READING PASSAGE:

So, what would we need to have available when someone says “This sounds great, can you show me this linked data cloud?” Our proposition is that we must make the LOD cloud a visible, usable resource for consuming the data that is being published. We should be able to point to one or more well defined URLS where the LOD cloud comes alive – where the data is visible, browsable, searchable and usable for the average web user. While many of the parts and pieces of this exist, it doesn’t seem like it has been put together for the data consumer. The next section suggests a vision of what the user experience for consuming the semantic web may be.
There are multiple ways a user may “enter” the LOD cloud. They may want to browse or search for a particular kind of data, they may be following a link that someone gave them or using a LOD aware application that links externally. In any of these cases they are probably starting with a web page URL and expect to see some data or a data search/query capability. Lets consider a few use cases:
A LOD “Front page”
A LOD front page is an entry point into the LOD cloud. It isn’t providing the data consumer with any particular data point but a way to find the data you may be looking for. Some may be general and some more targeted to a specific purpose. The UK HM Government page is an example of such an entry point – from here you can find and search for the data sets that may interest you. Wouldn’t it be great if there were more of these and a few that were of very wide scope – where you could point someone and they could start using the semantic web directly? From such a front page you should be able to:
- Do generic searches and queries
- Browse for data sets (raw and processed or mashes up), applications that use that data as well as other “front pages”.
- Click on something of interest and see it
- Enter your credentials to see data, if required
- To express some preference as to what data providers you trust and the context of your interest
We have been carful to say “A” front page – not “the” front page. In keeping with web philosophy we don’t want to “lock down” the LOD cloud but keep it open. Of course some front pages will emerge as predominant and some technologies will be come commonplace to provide them.
A LOD Entity List
Through a front page or other means you have clicked on am interesting data set. What do you see? If the data set is small perhaps you see a summary list. If the data set is larger perhaps you see a more targeted search/query/taxonomy capability which then returns a summary list. You may also see some general information about the list – such as who maintains it. You may also see links to other resources relevant to the list – such as special analysis programs or viewers. Since we have a list of a particular kind of data you may expect a faceted browsing capability and some analysis capability built in. In summary, the features you would expect on an entity list are:
- To be able to see a summary of the entities, the most important properties in a grid, like excel.

EXERCISE A: Count the lines of the listing that contain the word "between". Reply with the number only.

DATA SUPPLIED:
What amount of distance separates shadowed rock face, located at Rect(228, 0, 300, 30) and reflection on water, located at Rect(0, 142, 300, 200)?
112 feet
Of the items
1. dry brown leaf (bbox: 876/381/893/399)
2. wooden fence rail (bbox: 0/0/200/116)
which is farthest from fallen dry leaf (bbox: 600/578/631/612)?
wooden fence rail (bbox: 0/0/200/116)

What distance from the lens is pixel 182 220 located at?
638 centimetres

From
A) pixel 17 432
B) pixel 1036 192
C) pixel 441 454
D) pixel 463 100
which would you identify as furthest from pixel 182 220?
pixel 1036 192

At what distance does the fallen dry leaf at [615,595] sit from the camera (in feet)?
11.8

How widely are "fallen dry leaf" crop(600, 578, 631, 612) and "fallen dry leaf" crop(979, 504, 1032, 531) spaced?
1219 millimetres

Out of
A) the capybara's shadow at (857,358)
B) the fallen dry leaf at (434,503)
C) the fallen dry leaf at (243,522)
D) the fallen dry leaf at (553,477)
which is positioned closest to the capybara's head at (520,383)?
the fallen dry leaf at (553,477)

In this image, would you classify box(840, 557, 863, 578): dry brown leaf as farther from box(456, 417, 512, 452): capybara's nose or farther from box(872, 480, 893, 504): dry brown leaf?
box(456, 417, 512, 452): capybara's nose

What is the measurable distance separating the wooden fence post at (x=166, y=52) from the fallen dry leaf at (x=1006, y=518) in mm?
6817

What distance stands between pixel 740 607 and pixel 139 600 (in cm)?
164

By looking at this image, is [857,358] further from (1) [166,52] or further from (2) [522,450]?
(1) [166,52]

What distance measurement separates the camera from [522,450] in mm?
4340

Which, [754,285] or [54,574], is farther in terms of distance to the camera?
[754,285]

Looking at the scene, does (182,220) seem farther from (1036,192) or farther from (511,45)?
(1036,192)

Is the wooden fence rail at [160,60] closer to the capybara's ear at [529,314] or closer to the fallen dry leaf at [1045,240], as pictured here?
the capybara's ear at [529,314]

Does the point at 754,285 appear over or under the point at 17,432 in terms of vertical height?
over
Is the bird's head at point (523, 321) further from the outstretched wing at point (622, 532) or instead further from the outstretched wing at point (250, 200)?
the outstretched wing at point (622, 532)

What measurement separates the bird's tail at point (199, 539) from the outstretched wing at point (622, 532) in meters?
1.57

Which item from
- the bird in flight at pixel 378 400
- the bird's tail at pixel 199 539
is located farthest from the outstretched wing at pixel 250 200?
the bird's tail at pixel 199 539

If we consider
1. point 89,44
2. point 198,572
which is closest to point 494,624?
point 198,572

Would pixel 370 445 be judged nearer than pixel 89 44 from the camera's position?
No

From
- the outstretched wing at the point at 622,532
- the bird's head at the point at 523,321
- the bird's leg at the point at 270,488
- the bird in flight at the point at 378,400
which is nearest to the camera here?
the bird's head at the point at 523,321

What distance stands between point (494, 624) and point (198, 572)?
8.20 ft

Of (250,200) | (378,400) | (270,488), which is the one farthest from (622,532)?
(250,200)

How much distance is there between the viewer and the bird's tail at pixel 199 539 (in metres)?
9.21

EXERCISE B: In the passage on the linked data cloud, which page is given as an example of an entry point for finding and searching data sets?

CORRECT RESULT A: 3

CORRECT RESULT B: The UK HM Government page.